ASSIGNMENT 1 → Swap "rudeness" for "incivility" in the workplace scenario, and write out everything from "While these team" down to "work around it.".
ASSIGNMENT 2 → Supply the next part of the workplace scenario, picking up after its final sentence.
Start of EXCERPT
Here’s a scenario for you:
Taylor starts a new job and as part of orientation is tasked with meeting 1 on 1 with all members of the team to get to know them better. One meeting is with a peer of Taylor’s supervisor, Pat, and in that meeting Taylor is told to “watch out for Pat’s mood swings” and is advised to not speak to Pat until at least 10 am after Pat has had at least two cups of coffee. Similar sentiments are repeated to Taylor by other members of the team – some are Pat’s subordinates, some Pat’s peers and one is even Pat’s superior who told Taylor that working for a tough boss was an opportunity to learn how to navigate difficult people.
Clearly Pat has some issues. Unfortunately, so does Taylor now.
While these team members were trying to be helpful with Taylor, what would have actually helped would be for them not to tolerate Pat’s unacceptable behaviour – Especially Pat’s boss but also the peers. The trouble is we often don’t know what to say or how to stop such bad behaviour – especially once it becomes familiar. At some point in time Pat behaved badly and no one said a word, so Pat got away with it, and since it worked once, Pat did it again and again until those around Pat were just used to the rudeness and disrespect and found ways to work around it.
End of EXCERPT
Start of PROVIDED DATA
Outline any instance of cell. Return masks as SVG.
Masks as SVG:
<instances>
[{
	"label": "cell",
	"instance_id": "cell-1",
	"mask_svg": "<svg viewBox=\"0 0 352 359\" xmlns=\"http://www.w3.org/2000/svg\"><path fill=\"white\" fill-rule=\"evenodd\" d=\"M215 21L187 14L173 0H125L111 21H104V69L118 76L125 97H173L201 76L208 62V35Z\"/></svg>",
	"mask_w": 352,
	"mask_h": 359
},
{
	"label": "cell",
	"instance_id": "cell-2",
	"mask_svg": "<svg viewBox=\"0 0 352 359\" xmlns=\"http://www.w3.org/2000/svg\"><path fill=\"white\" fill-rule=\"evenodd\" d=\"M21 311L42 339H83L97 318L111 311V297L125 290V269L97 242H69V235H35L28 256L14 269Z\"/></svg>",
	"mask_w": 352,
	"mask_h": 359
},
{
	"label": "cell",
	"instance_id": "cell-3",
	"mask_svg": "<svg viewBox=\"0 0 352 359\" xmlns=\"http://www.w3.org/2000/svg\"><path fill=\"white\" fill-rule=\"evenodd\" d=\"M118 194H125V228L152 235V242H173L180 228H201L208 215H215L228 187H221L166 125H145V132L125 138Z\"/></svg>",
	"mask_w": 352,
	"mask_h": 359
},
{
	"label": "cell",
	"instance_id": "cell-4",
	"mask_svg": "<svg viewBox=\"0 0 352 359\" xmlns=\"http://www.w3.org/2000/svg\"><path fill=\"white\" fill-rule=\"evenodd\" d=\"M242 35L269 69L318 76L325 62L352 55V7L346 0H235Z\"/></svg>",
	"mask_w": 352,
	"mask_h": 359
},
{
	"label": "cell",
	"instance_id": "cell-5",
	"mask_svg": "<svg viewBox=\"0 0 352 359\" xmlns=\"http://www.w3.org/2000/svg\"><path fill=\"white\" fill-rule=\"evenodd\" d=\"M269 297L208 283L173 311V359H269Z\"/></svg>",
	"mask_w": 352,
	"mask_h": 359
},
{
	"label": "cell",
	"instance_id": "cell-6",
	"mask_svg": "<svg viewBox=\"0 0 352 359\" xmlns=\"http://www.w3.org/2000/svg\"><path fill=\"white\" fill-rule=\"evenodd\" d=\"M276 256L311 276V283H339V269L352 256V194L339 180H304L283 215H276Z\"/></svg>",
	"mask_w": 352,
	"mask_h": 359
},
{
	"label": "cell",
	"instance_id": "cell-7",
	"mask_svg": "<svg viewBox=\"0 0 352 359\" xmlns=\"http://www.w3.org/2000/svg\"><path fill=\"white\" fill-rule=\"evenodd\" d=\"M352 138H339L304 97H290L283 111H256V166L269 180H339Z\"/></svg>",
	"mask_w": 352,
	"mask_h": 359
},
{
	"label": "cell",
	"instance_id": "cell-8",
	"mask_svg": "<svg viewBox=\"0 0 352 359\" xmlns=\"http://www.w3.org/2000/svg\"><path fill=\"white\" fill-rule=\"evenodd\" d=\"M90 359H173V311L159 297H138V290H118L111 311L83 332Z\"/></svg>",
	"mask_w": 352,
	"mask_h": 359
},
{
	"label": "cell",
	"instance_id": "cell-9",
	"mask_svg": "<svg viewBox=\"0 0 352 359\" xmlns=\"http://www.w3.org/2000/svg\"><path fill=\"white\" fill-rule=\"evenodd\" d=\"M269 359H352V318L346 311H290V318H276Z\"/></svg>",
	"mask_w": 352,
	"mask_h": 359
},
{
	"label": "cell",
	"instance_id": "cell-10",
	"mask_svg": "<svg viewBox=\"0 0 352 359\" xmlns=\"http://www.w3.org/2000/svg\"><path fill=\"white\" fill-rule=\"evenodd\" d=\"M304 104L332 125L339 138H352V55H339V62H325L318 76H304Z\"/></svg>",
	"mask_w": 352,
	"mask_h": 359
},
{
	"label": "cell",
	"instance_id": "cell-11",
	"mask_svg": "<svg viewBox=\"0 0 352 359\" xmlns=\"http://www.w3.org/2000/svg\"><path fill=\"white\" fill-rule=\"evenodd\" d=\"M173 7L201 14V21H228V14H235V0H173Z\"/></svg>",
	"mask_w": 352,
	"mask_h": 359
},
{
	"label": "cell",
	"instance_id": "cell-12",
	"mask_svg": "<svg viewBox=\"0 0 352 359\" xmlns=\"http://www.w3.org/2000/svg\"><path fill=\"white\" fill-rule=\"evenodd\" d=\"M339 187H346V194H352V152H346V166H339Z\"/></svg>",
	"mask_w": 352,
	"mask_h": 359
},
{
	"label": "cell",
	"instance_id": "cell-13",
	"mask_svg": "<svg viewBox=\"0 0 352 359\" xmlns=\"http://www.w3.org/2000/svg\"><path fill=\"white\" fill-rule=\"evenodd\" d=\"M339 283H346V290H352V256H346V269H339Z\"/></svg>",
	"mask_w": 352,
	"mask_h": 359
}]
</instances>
End of PROVIDED DATA
ANSWER SPACE 1 →
While these team members were trying to be helpful with Taylor, what would have actually helped would be for them not to tolerate Pat’s unacceptable behaviour – Especially Pat’s boss but also the peers. The trouble is we often don’t know what to say or how to stop such bad behaviour – especially once it becomes familiar. At some point in time Pat behaved badly and no one said a word, so Pat got away with it, and since it worked once, Pat did it again and again until those around Pat were just used to the incivility and disrespect and found ways to work around it.

ANSWER SPACE 2 →
The impact of this kind of toxicity in a workplace is well known. Those on the receiving end of bullying and disrespect experience poor concentration, lower levels of job satisfaction, mental illness, physical illness and shattered self-esteem and self-worth. Organizations experience high turnover, increased absenteeism, decreased productivity and commitment, damaged reputation, difficulty in recruitment and very possibly significant legal costs. Even those bystanders feel the stress, anxiety, helplessness and fear from uncivil behaviours like Pat’s and they have higher turnover and increased absenteeism too.
Those in leadership and in other positions of power in an organization have an obligation to protect employees from people like Pat. You get the behaviour that you tolerate and you also have to pay the price for that behaviour. Finding the words to stop Pat isn’t easy, it takes some serious courage, but e good news is that it is pretty simple. You can try responding to a disrespectful comment (to yourself but especially when it’s directed at someone else) with something like: “Pat, that sounded a little harsh, is that what you intended?” or “Hmmmm, I’m not I sure I would have phrased that in that way.” Or “Pat, can we take this offline?” And then in private ask Pat what was intended by the comment.
Try practicing what you might say in advance of the next time a ‘Pat’ in your life is snarky or mean. If you have some phrases or lines ready to go in your head you’ll be much less likely to freeze or take flight – which only confirms to your ‘Pat’ that the behaviour is tolerable. And as we all know, it isn’t!